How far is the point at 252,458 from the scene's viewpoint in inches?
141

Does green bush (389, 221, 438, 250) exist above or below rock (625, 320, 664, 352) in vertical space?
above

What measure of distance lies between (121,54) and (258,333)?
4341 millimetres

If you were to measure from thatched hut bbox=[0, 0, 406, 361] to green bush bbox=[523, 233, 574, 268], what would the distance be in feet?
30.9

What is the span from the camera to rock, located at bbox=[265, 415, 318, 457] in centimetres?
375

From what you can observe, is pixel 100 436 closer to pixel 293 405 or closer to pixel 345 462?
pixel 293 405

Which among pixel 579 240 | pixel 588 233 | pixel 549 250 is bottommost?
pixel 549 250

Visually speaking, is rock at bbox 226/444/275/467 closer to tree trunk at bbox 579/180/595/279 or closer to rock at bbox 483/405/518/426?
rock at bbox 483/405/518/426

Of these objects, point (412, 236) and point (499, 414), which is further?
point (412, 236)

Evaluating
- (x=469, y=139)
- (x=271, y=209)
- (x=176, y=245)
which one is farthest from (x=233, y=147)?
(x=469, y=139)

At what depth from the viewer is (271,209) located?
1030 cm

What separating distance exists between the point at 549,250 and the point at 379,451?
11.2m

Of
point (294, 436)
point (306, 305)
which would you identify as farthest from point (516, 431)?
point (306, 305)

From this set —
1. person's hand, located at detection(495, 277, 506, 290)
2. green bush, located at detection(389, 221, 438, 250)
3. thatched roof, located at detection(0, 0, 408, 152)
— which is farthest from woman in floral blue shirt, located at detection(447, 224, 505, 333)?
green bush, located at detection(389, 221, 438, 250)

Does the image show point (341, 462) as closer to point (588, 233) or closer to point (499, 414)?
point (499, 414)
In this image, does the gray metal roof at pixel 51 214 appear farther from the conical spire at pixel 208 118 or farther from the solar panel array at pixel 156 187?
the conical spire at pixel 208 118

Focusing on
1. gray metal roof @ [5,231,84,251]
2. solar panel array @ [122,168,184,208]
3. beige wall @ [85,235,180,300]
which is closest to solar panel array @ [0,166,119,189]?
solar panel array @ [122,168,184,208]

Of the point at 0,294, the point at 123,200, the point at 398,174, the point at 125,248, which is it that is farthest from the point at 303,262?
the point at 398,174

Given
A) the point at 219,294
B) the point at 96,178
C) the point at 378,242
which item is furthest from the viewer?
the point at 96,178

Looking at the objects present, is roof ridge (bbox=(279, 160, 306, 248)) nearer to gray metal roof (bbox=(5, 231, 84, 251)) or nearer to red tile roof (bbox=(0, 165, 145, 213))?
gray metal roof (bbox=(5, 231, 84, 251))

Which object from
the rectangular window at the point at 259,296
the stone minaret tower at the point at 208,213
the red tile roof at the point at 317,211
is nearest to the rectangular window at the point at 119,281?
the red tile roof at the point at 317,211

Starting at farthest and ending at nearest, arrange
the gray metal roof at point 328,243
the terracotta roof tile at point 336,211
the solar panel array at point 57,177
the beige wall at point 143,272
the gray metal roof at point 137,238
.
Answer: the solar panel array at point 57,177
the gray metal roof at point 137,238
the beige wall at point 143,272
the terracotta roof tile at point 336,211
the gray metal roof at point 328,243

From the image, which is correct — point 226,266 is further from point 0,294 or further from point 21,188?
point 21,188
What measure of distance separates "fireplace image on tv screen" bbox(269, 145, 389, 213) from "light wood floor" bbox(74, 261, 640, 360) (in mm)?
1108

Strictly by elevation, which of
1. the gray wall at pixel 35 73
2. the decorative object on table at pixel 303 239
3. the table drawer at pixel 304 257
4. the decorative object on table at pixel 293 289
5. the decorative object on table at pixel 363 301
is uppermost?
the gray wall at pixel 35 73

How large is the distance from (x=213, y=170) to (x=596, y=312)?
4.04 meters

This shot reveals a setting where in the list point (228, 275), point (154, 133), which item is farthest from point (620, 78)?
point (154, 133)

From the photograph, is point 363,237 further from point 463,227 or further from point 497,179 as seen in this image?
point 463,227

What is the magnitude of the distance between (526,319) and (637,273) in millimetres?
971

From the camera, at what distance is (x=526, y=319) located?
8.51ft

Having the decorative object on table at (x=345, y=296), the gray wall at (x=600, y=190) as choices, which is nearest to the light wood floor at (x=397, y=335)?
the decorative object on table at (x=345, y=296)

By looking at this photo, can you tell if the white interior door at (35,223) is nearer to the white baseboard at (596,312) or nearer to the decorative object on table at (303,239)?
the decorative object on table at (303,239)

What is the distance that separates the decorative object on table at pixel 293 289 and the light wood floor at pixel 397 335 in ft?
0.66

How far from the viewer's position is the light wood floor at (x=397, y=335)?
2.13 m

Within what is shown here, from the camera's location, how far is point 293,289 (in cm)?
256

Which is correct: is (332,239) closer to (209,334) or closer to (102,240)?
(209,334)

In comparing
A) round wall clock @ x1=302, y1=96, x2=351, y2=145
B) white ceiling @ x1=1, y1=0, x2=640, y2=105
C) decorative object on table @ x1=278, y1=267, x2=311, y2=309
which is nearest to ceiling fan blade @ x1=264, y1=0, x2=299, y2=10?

----

* EXERCISE REQUIREMENTS *
Lay out the listing above as a Markdown table with the columns "No." and "Text", starting with the line that contains "This shot reveals" and going on through the end of the listing. Put a running number in "No." and each line in "Text", and leave out blank lines.

* EXERCISE ANSWER *
| No. | Text |
|---|---|
| 1 | This shot reveals a setting where in the list point (228, 275), point (154, 133), which item is farthest from point (620, 78)? |
| 2 | point (154, 133) |
| 3 | From the photograph, is point 363,237 further from point 463,227 or further from point 497,179 as seen in this image? |
| 4 | point 463,227 |
| 5 | What is the magnitude of the distance between (526,319) and (637,273) in millimetres? |
| 6 | 971 |
| 7 | From the camera, at what distance is (x=526, y=319) located? |
| 8 | 8.51ft |
| 9 | Having the decorative object on table at (x=345, y=296), the gray wall at (x=600, y=190) as choices, which is nearest to the light wood floor at (x=397, y=335)? |
| 10 | the decorative object on table at (x=345, y=296) |
| 11 | By looking at this photo, can you tell if the white interior door at (35,223) is nearer to the white baseboard at (596,312) or nearer to the decorative object on table at (303,239)? |
| 12 | the decorative object on table at (303,239) |
| 13 | What is the distance that separates the decorative object on table at pixel 293 289 and the light wood floor at pixel 397 335 in ft? |
| 14 | 0.66 |
| 15 | How far from the viewer's position is the light wood floor at (x=397, y=335)? |
| 16 | 2.13 m |
| 17 | Within what is shown here, from the camera's location, how far is point 293,289 (in cm)? |
| 18 | 256 |
| 19 | Which is correct: is (332,239) closer to (209,334) or closer to (102,240)? |
| 20 | (209,334) |
| 21 | In comparing |
| 22 | A) round wall clock @ x1=302, y1=96, x2=351, y2=145 |
| 23 | B) white ceiling @ x1=1, y1=0, x2=640, y2=105 |
| 24 | C) decorative object on table @ x1=278, y1=267, x2=311, y2=309 |
| 25 | which is nearest to ceiling fan blade @ x1=264, y1=0, x2=299, y2=10? |